Ada alasan tersendiri dari penggunaan plastik mulsa ini. Menurut EF Rizal penggunaan media plastik mulsa bisa ditanam bibit nanas hingga 40.000 setiap hektare.

Sementara, sistem tumpang sari diberlakukan dengan tujuan agar petani tetap memperoleh penghasilan setiap bulan dari hasil panen tanaman lainnya di sela-sela nanas.

“Kalau hanya menanam nanas, masa panennya lama. Makanya ditumpangsarikan dengan tanaman lainnya seperti pepaya, jeruk, jahe yang bisa dipanen setiap bulan,” jelasnya.

Seiring semakin meningkatnya produktivitas, dalam tempo sekitar 7 tahun luasan lahan Kelompok Tani Mekar Sari Maju ini bertambah menjadi 70 hektare. Saat ini kelompok tani ini memiliki jumlah anggota menjadi 60 orang.

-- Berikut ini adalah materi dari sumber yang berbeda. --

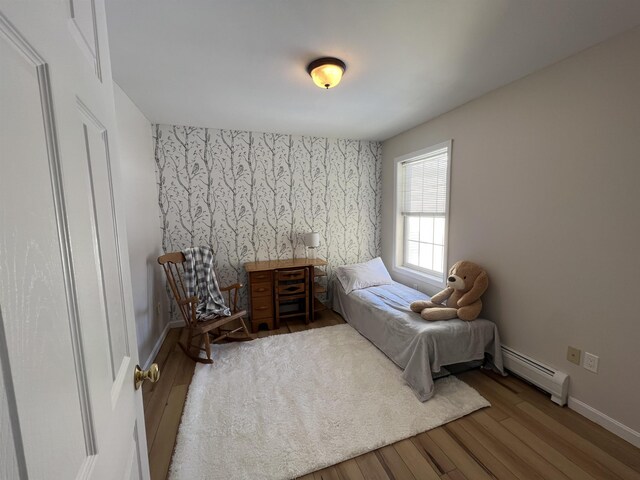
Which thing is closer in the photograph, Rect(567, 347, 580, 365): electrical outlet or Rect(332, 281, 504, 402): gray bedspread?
Rect(567, 347, 580, 365): electrical outlet

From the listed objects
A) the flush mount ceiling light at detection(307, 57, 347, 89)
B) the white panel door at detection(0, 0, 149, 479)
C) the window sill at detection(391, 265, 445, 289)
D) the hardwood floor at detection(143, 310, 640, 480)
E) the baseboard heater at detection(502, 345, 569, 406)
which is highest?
the flush mount ceiling light at detection(307, 57, 347, 89)

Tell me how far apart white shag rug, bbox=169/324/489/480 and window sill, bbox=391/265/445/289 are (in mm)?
1033

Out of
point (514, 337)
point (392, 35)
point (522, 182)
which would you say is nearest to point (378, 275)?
point (514, 337)

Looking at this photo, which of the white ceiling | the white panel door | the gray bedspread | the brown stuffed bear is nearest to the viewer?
the white panel door

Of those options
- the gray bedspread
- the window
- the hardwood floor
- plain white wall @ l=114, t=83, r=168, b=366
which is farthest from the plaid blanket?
the window

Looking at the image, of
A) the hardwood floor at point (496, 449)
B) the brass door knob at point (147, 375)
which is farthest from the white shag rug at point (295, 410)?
the brass door knob at point (147, 375)

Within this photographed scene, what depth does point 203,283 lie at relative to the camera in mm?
2787

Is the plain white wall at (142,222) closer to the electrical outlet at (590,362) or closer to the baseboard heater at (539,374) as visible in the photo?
the baseboard heater at (539,374)

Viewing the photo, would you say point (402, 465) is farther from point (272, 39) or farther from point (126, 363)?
point (272, 39)

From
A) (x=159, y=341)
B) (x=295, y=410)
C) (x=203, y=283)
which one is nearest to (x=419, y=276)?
(x=295, y=410)

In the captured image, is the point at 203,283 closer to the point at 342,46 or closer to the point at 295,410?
the point at 295,410

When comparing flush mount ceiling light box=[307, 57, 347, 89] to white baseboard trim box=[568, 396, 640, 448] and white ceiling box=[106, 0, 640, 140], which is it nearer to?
white ceiling box=[106, 0, 640, 140]

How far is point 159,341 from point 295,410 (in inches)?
67.3

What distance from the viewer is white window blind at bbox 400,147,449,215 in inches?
115
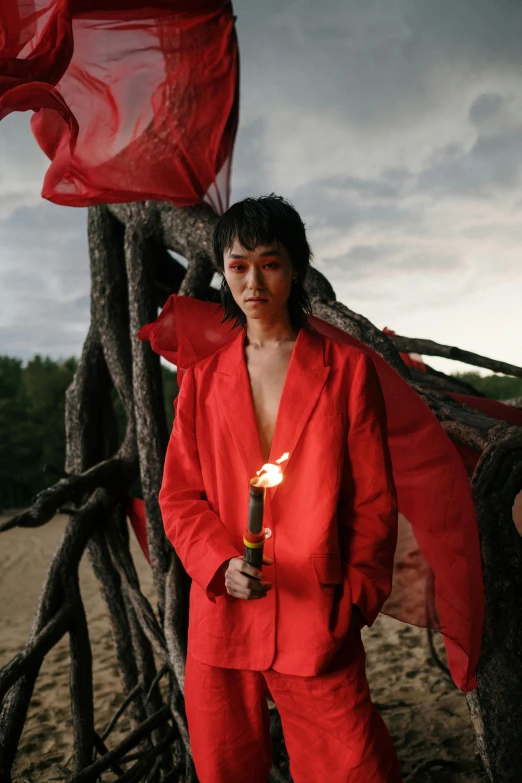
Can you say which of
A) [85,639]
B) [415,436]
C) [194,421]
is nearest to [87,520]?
[85,639]

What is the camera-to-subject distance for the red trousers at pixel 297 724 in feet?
4.20

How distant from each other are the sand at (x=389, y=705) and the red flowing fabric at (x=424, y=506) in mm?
1621

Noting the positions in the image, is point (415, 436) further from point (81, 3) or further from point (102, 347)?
point (102, 347)

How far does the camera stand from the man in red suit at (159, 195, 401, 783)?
4.24ft

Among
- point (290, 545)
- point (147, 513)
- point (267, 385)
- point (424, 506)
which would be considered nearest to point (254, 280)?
point (267, 385)

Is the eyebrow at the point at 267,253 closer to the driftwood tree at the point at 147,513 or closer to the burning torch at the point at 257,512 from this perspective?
the burning torch at the point at 257,512

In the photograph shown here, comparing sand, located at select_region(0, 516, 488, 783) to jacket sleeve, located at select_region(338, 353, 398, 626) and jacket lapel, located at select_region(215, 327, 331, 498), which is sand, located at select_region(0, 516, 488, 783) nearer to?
jacket sleeve, located at select_region(338, 353, 398, 626)

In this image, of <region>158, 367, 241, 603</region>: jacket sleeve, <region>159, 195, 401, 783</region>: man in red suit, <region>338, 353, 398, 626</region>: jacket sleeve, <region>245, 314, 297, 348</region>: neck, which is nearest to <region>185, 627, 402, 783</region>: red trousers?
<region>159, 195, 401, 783</region>: man in red suit

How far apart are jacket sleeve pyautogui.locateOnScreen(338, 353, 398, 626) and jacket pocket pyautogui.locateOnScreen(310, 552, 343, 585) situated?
43 mm

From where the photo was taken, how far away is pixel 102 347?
329cm

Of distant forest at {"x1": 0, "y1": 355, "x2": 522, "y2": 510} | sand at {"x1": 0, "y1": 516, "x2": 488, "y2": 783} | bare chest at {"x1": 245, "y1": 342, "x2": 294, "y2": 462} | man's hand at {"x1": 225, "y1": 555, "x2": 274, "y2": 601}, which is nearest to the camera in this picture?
man's hand at {"x1": 225, "y1": 555, "x2": 274, "y2": 601}

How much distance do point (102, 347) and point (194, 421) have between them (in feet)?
6.44

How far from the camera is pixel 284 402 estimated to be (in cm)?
135

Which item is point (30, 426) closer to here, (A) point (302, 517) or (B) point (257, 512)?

Berkat kerja keras dan komitmen terhadap proses tanam, kini produksi nanas yang dihasilkan sekitar 1.500 ton per tahun.

Sebanyak 500 ton di antaranya dipasok ke salah satu pabrik pengolahan selai di Bandung. Sementara selebihnya dijual secara ritel ke Bandung, Surabaya, dan Depok.

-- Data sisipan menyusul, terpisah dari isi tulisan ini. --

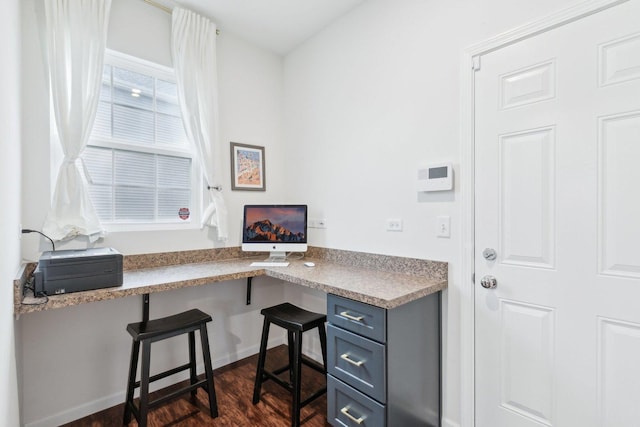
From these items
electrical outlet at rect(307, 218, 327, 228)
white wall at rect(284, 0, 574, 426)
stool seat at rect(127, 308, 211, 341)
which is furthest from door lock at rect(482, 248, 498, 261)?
stool seat at rect(127, 308, 211, 341)

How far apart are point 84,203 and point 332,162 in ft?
5.66

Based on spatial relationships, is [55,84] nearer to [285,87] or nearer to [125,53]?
[125,53]

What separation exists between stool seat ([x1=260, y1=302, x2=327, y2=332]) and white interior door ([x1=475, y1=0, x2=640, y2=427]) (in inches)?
36.6

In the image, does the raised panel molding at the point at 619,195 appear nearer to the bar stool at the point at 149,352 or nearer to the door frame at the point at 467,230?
the door frame at the point at 467,230

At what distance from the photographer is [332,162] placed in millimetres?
2518

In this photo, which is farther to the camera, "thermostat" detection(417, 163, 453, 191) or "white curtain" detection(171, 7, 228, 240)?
"white curtain" detection(171, 7, 228, 240)

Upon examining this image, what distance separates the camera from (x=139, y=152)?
2271 millimetres

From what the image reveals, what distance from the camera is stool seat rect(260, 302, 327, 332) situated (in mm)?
1897

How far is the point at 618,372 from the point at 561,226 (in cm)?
62

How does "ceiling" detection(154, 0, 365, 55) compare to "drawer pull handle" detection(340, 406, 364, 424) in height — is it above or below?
above

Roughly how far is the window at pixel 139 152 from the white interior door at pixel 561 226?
6.96 ft

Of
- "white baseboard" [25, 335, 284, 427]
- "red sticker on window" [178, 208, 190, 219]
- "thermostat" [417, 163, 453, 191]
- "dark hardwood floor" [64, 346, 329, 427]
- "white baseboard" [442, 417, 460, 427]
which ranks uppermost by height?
"thermostat" [417, 163, 453, 191]

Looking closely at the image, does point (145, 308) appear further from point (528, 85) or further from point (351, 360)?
point (528, 85)

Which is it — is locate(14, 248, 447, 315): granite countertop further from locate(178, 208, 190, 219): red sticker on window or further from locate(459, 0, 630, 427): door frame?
locate(178, 208, 190, 219): red sticker on window
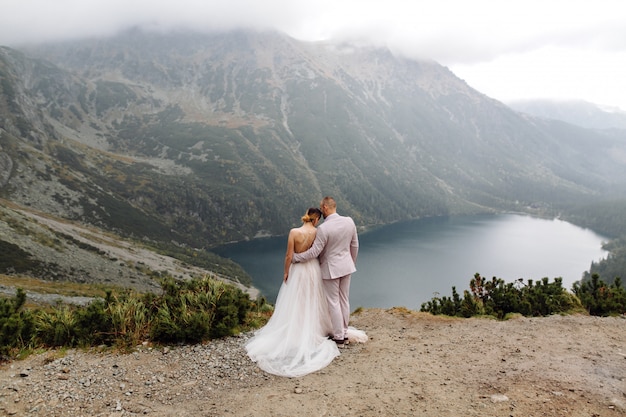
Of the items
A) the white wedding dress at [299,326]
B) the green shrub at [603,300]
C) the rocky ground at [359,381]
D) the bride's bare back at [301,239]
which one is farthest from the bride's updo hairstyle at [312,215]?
the green shrub at [603,300]

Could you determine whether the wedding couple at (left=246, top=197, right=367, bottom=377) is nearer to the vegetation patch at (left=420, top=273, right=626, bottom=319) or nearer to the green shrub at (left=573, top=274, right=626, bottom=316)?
the vegetation patch at (left=420, top=273, right=626, bottom=319)

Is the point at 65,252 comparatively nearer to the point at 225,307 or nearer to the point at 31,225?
the point at 31,225

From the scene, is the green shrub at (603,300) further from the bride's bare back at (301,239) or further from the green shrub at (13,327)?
the green shrub at (13,327)

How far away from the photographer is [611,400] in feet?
21.1

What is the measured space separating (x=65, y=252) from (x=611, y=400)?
4237 inches

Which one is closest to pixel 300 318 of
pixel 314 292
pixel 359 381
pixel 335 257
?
pixel 314 292

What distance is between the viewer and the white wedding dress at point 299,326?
9.06m

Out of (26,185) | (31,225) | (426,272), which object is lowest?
(426,272)

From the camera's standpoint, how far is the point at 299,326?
31.5ft

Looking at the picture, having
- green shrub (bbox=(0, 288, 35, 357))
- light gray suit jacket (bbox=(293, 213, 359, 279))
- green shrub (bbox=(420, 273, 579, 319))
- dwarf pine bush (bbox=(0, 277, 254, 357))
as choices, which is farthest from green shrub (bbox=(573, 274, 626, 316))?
green shrub (bbox=(0, 288, 35, 357))

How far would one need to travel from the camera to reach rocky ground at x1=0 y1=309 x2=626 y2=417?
6.60 metres

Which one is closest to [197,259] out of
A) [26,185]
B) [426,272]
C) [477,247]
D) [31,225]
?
[31,225]

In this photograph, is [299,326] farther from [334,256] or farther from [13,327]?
[13,327]

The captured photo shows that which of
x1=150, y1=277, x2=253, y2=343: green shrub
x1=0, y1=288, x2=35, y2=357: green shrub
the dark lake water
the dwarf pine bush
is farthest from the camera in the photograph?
the dark lake water
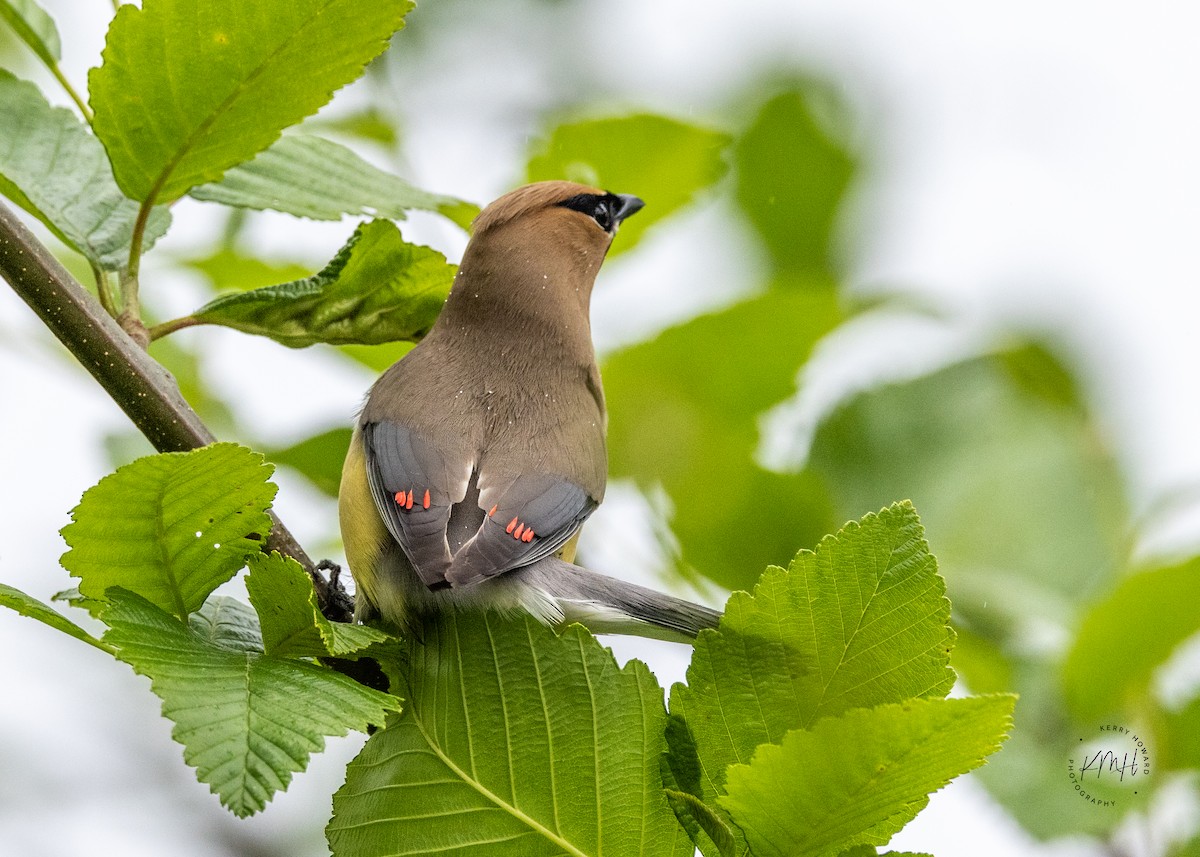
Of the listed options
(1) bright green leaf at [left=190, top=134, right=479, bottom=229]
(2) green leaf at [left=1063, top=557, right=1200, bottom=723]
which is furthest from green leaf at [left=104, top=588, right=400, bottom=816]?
(2) green leaf at [left=1063, top=557, right=1200, bottom=723]

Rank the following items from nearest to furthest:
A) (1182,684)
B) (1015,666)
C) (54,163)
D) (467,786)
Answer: (467,786) < (54,163) < (1182,684) < (1015,666)

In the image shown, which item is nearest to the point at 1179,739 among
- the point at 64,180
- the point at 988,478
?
the point at 988,478

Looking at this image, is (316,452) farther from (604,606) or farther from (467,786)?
(467,786)

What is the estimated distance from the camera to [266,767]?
5.74ft

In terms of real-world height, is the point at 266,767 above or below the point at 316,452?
below

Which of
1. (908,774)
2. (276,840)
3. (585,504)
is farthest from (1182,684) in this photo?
(276,840)

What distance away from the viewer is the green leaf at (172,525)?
1.88m

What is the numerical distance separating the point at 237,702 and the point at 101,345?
66cm

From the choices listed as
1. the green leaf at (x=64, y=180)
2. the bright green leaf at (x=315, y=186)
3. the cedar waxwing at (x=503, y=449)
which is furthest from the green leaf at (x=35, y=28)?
the cedar waxwing at (x=503, y=449)

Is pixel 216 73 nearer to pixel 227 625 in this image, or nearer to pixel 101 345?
pixel 101 345

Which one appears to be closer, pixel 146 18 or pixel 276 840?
pixel 146 18

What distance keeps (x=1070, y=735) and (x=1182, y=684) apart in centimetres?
28

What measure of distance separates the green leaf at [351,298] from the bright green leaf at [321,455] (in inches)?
33.6

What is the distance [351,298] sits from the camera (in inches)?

“Sebenarnya kami juga sudah memproduksi pangan olahan dari nanas berupa keripik nanas,” kata EF Rizal.

Hanya saja, kata dia, produksi massal dan pemasaran secara luas yang direncanakan mulai April 2020 lalu terkendala oleh pandemi COVID-19.

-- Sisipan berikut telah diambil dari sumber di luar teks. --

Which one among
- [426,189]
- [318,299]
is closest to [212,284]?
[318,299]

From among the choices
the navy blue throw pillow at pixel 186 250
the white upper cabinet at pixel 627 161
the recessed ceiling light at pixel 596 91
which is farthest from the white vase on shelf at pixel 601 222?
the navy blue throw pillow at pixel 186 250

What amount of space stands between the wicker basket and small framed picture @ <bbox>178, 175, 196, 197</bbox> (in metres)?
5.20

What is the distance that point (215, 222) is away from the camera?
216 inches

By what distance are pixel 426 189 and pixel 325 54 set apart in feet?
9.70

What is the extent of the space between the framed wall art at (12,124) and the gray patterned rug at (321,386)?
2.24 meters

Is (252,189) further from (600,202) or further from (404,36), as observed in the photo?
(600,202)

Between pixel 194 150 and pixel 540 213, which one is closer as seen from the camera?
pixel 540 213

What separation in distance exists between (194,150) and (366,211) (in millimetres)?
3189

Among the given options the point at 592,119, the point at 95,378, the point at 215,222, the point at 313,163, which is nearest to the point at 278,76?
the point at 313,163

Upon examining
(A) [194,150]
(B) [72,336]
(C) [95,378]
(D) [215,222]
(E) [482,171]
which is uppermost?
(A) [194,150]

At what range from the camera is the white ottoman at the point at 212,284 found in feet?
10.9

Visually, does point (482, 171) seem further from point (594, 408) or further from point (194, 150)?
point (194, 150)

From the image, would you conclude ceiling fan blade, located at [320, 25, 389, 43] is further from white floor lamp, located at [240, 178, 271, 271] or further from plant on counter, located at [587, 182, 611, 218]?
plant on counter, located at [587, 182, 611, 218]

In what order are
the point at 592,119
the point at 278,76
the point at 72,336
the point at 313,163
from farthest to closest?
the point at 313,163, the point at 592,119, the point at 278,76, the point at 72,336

Pandemi ini, diakui EF Rizal ikut dirasakan dampaknya bagi kelompok tani nanas. Pasokan ke pabrik yang telah disepakat, sempat terhenti akibat pabrik tidak berproduksi. Harga nanas sempat ikut anjlok karena berlimpahnya produksi.

Ketidakstabilan harga produksi pertanian dari mitra binaan sebenarnya telah dicarikan solusinya oleh PT Pupuk Kujang, yakni melalui sistem Closed Loop.

Selain harga tidak anjlok, pemasaran sistem Closed Loop ini juga memberi jaminan ketersediaan pasokan.

Sistem Closed Loop telah diimplementasikan di petani jeruk di Kabupaten Garut. Pupuk Kujang juga mulai melakukan proyek percontohan Closed Loop di areal 30.000 meter persegi untuk budidaya cabai.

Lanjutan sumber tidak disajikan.